Show each line of the listing below that contains the string "instances", matching case exactly.
━━━━━━
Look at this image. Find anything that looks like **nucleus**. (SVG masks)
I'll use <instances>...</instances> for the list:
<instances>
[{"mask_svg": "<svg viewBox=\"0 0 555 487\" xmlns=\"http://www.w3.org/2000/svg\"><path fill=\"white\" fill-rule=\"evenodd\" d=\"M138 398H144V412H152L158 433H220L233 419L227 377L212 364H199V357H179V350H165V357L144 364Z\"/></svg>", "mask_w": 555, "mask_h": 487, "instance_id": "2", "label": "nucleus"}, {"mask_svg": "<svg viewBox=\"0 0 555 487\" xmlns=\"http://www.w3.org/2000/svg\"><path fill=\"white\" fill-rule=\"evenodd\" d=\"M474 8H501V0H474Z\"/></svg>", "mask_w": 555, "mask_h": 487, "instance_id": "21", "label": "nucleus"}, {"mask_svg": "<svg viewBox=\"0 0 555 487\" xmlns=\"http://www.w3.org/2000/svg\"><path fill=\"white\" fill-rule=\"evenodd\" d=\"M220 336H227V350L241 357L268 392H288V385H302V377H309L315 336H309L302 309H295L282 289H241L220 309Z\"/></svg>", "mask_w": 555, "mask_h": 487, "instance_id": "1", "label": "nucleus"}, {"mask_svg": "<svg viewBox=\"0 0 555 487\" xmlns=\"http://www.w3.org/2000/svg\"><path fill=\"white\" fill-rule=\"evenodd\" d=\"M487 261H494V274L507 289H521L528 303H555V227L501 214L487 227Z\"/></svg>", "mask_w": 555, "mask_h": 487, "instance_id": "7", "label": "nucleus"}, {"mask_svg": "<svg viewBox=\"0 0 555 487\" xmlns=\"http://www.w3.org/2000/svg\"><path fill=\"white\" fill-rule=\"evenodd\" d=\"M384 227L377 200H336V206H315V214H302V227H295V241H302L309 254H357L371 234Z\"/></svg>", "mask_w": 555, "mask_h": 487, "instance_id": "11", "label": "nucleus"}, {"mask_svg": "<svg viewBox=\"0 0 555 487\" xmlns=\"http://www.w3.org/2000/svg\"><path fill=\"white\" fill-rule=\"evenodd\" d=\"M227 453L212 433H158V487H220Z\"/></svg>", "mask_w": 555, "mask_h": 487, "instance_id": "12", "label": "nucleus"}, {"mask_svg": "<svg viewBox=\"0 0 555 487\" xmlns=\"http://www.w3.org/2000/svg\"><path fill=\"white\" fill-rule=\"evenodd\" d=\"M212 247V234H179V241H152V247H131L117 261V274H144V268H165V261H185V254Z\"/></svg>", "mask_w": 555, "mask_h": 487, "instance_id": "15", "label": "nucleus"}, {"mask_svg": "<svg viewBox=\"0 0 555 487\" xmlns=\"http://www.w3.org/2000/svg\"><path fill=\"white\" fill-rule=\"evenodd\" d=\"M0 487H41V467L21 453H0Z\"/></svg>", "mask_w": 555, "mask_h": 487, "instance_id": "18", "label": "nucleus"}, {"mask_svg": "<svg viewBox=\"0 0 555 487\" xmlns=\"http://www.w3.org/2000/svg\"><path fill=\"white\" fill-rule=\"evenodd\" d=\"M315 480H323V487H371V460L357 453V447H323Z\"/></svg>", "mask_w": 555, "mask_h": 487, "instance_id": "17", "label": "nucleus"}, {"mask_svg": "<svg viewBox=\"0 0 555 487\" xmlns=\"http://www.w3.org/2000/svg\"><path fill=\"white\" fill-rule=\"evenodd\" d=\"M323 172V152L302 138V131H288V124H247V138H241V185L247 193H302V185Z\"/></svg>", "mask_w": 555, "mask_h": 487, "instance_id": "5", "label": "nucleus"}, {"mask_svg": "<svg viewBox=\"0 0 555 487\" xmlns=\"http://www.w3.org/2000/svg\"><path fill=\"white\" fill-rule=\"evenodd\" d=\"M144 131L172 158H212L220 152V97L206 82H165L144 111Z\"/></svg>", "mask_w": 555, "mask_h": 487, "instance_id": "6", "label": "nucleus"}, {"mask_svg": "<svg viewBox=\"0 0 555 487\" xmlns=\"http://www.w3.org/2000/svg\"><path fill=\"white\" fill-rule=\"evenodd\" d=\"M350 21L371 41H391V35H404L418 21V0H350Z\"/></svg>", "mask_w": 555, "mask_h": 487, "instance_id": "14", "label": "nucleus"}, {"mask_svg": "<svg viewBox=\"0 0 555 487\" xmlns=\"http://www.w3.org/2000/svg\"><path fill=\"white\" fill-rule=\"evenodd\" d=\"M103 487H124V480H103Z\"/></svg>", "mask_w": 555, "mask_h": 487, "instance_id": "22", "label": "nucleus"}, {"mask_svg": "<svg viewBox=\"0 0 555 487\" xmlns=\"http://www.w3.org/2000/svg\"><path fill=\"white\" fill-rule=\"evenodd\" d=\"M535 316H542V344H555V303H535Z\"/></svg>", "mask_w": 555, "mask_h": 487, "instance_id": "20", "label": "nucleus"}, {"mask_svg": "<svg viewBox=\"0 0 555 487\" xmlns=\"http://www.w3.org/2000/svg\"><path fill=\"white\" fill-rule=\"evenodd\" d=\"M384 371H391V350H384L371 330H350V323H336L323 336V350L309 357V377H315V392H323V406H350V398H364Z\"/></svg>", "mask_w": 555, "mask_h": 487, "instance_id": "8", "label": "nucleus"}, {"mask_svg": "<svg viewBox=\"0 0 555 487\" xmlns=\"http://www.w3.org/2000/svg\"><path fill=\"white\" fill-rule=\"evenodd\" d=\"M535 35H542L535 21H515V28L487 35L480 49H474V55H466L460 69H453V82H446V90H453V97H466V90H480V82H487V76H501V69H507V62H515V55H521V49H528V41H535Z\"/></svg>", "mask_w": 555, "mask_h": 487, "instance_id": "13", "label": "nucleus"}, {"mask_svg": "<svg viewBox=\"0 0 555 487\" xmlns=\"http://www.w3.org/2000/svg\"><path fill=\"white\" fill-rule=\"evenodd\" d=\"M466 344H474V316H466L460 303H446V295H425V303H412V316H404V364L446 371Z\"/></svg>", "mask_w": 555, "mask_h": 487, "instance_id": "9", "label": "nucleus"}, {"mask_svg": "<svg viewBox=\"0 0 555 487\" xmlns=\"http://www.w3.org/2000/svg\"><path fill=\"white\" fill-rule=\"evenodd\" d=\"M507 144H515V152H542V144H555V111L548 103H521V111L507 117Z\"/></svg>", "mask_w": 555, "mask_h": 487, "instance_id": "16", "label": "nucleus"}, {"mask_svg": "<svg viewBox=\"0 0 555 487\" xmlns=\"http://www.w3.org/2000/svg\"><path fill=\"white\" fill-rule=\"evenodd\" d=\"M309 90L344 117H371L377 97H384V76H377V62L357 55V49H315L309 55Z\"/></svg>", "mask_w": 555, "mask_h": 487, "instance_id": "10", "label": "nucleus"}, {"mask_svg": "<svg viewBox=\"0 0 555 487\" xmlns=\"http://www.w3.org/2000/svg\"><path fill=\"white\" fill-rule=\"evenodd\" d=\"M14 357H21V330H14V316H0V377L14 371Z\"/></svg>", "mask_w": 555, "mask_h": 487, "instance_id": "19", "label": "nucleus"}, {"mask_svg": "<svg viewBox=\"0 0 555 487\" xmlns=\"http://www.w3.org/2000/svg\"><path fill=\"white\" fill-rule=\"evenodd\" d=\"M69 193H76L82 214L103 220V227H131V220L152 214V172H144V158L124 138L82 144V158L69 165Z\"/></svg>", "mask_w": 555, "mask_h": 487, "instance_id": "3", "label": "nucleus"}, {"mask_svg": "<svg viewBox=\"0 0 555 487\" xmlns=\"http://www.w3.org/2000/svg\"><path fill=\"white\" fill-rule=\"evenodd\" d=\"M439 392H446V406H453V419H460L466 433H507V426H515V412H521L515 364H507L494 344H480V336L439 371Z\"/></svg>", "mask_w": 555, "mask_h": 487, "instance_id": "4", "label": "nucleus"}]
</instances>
━━━━━━
== Written answer ==
I'll use <instances>...</instances> for the list:
<instances>
</instances>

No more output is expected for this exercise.